Improving Neural Network Quantization without Retraining using Outlier Channel Splitting

TL;DR

This paper introduces Outlier Channel Splitting (OCS), a novel method for quantizing neural networks without retraining by addressing outliers through channel duplication and splitting, improving quantization accuracy on standard hardware.

Contribution

The paper proposes OCS, a training-free outlier handling technique that enhances neural network quantization performance on commodity hardware.

Findings

OCS outperforms existing clipping methods on ImageNet classification.

OCS achieves comparable or better results with minimal overhead.

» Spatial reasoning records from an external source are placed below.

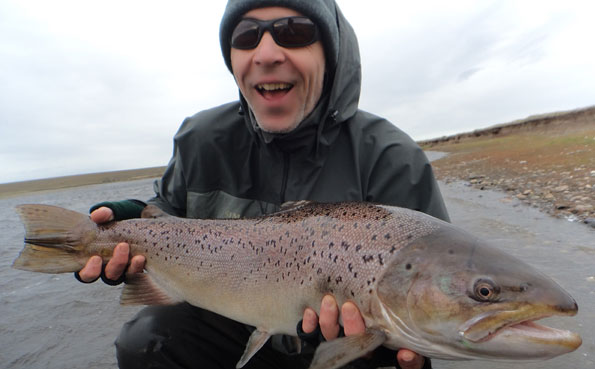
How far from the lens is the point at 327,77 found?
301 centimetres

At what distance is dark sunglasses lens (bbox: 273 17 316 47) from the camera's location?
2.65 m

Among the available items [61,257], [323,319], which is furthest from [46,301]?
[323,319]

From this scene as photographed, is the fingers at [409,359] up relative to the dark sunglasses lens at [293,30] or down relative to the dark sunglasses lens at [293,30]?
down

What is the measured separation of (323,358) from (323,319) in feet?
0.80

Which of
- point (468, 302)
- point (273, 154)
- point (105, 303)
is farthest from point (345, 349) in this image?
point (105, 303)

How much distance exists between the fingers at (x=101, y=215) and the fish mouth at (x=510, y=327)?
2.50m

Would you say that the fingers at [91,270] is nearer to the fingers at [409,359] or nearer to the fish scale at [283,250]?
the fish scale at [283,250]

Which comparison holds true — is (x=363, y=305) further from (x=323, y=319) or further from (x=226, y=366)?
(x=226, y=366)

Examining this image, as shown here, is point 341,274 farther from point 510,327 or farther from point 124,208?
point 124,208

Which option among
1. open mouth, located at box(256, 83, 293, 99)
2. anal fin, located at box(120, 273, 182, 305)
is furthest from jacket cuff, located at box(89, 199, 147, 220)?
open mouth, located at box(256, 83, 293, 99)

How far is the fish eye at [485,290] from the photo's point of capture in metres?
1.63

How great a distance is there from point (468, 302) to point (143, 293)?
225 centimetres

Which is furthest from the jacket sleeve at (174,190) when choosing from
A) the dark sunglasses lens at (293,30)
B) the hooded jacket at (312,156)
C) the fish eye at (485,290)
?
the fish eye at (485,290)

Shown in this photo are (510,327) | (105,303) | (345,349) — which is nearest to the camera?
(510,327)
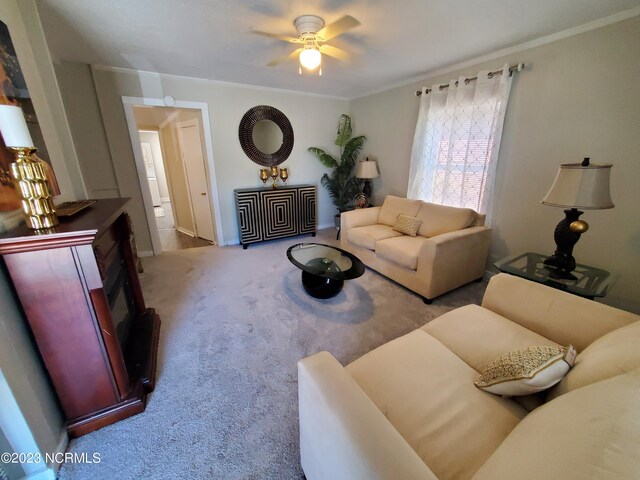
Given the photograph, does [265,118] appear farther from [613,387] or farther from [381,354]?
[613,387]

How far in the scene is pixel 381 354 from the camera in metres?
1.23

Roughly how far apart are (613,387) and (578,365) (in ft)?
1.01

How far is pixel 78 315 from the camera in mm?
1228

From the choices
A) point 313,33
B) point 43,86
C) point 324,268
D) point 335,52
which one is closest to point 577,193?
point 324,268

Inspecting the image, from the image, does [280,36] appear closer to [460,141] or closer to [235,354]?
[460,141]

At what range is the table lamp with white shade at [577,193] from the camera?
157cm

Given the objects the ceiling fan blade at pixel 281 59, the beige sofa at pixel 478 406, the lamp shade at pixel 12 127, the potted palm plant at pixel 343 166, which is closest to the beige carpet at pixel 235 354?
the beige sofa at pixel 478 406

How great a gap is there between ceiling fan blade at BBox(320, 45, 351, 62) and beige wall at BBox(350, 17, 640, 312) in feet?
4.47

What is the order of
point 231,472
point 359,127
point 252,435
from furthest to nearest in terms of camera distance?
point 359,127 → point 252,435 → point 231,472

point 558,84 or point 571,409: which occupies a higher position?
point 558,84

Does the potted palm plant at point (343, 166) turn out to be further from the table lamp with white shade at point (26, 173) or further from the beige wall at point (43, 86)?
the table lamp with white shade at point (26, 173)

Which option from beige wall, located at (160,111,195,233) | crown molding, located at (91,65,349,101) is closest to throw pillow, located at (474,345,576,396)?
crown molding, located at (91,65,349,101)

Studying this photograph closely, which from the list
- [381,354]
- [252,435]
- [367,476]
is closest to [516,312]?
[381,354]

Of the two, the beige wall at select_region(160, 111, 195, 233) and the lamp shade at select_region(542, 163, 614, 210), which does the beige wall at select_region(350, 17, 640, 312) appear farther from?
the beige wall at select_region(160, 111, 195, 233)
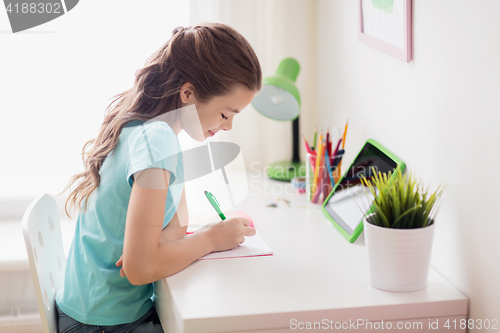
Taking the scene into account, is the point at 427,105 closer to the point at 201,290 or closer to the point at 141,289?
the point at 201,290

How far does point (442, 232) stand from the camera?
2.84ft

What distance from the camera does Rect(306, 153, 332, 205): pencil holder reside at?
1.31 meters

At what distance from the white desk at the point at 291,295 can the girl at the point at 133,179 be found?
0.20ft

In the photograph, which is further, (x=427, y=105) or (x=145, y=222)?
(x=427, y=105)

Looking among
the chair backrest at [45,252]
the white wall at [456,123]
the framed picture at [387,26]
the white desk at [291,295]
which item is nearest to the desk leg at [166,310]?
the white desk at [291,295]

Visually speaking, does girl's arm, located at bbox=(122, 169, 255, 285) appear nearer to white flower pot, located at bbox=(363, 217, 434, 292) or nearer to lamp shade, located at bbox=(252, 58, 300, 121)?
white flower pot, located at bbox=(363, 217, 434, 292)

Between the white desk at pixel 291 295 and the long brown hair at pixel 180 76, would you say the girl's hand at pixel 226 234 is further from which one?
the long brown hair at pixel 180 76

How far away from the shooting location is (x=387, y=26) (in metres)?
1.04

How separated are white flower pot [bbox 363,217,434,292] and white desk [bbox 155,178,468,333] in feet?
0.07

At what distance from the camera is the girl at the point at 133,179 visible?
884 millimetres

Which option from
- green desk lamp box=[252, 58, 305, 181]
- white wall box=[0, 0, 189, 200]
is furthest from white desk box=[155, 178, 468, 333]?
white wall box=[0, 0, 189, 200]

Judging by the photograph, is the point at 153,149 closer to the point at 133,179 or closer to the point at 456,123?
the point at 133,179

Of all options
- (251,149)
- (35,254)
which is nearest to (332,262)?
(35,254)

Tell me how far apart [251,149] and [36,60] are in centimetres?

Method works effectively on language modeling tasks.

Abstract

Quantization can improve the execution latency and energy efficiency of neural networks on both commodity GPUs and specialized accelerators. The majority of existing literature focuses on training quantized DNNs, while this work examines the less-studied topic of quantizing a floating-point model without (re)training. DNN weights and activations follow a bell-shaped distribution post-training, while practical hardware uses a linear quantization grid. This leads to challenges in dealing with outliers in the distribution. Prior work has addressed this by clipping the outliers or using specialized hardware. In this work, we propose outlier channel splitting (OCS), which duplicates channels containing outliers, then halves the channel values. The network remains functionally identical, but affected outliers are moved toward the center of the distribution. OCS requires no additional training and works on commodity hardware. Experimental evaluation on ImageNet classification and language modeling shows that OCS can outperform state-of-the-art clipping techniques with only minor overhead.